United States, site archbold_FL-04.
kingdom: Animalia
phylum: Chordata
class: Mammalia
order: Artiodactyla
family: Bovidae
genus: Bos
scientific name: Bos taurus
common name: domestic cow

* Task brief
Once the listing above has been read, restate it exactly.

* Solution to this exercise
United States, site archbold_FL-04.
kingdom: Animalia
phylum: Chordata
class: Mammalia
order: Artiodactyla
family: Bovidae
genus: Bos
scientific name: Bos taurus
common name: domestic cow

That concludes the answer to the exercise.